Description of the task | Please reproduce the particle emitter code word for word, starting at "if (particle.age >= particle.lifetime)" and ending at "this.config.gravity.clone().multiplyScalar(dt)".

Step 2: Emitter Presets

const PRESETS: Record<string, Partial<EmitterConfig>> = {
  fountain: {
    emissionRate: 500,
    lifetime: 2,
    initialSpeed: 8,
    spreadAngle: 15,
    gravity: new THREE.Vector3(0, -9.8, 0),
    startSize: 0.08,
    endSize: 0.02,
    startColor: new THREE.Color(0x60a5fa),
    endColor: new THREE.Color(0x22d3ee),
    blending: THREE.AdditiveBlending,
  },
  fire: {
    emissionRate: 800,
    lifetime: 1.5,
    initialSpeed: 3,
    spreadAngle: 20,
    gravity: new THREE.Vector3(0, 2, 0),
    startColor: new THREE.Color(0xfbbf24),
    endColor: new THREE.Color(0xef4444),
    blending: THREE.AdditiveBlending,
  },
  snow: {
    emissionRate: 200,
    lifetime: 8,
    initialSpeed: 0.5,
    spreadAngle: 180,
    gravity: new THREE.Vector3(0, -1, 0),
    startColor: new THREE.Color(0xffffff),
    endColor: new THREE.Color(0xe0e7ff),
    blending: THREE.NormalBlending,
  },
  sparks: {
    emissionRate: 300,
    lifetime: 0.8,
    initialSpeed: 12,
    spreadAngle: 60,
    gravity: new THREE.Vector3(0, -15, 0),
    startColor: new THREE.Color(0xfef3c7),
    endColor: new THREE.Color(0xf97316),
    blending: THREE.AdditiveBlending,
  },
};

Step 3: Particle Pool with Instancing

class ParticleEmitter {
  private particles: Particle[] = [];
  private instancedMesh: THREE.InstancedMesh;
  private dummy = new THREE.Object3D();
  private colorArray: Float32Array;
  
  constructor(maxParticles: number) {
    const geometry = new THREE.PlaneGeometry(1, 1);
    const material = new THREE.MeshBasicMaterial({
      transparent: true,
      blending: THREE.AdditiveBlending,
      depthWrite: false,
    });
    
    this.instancedMesh = new THREE.InstancedMesh(
      geometry,
      material,
      maxParticles
    );
    this.instancedMesh.name = 'ParticleSystem';
    this.instancedMesh.frustumCulled = false;
    
    // Instance colors
    this.colorArray = new Float32Array(maxParticles * 3);
    this.instancedMesh.instanceColor = new THREE.InstancedBufferAttribute(
      this.colorArray,
      3
    );
    
    // Initialize particle pool
    for (let i = 0; i < maxParticles; i++) {
      this.particles.push({
        position: new THREE.Vector3(),
        velocity: new THREE.Vector3(),
        age: 0,
        lifetime: 0,
        size: 0,
        startSize: 0,
        endSize: 0,
        color: new THREE.Color(),
        startColor: new THREE.Color(),
        endColor: new THREE.Color(),
        active: false,
        index: i,
      });
    }
  }
  
  update(dt: number) {
    let activeCount = 0;
    
    for (const particle of this.particles) {
      if (!particle.active) continue;
      
      particle.age += dt;
      
      if (particle.age >= particle.lifetime) {
        particle.active = false;
        continue;
      }
      
      // Update physics
      particle.velocity.add(
        this.config.gravity.clone().multiplyScalar(dt)

Data lines |
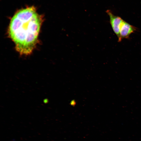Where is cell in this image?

Task solution |
if (particle.age >= particle.lifetime) {
        particle.active = false;
        continue;
      }
      
      // Update physics
      particle.velocity.add(
        this.config.gravity.clone().multiplyScalar(dt)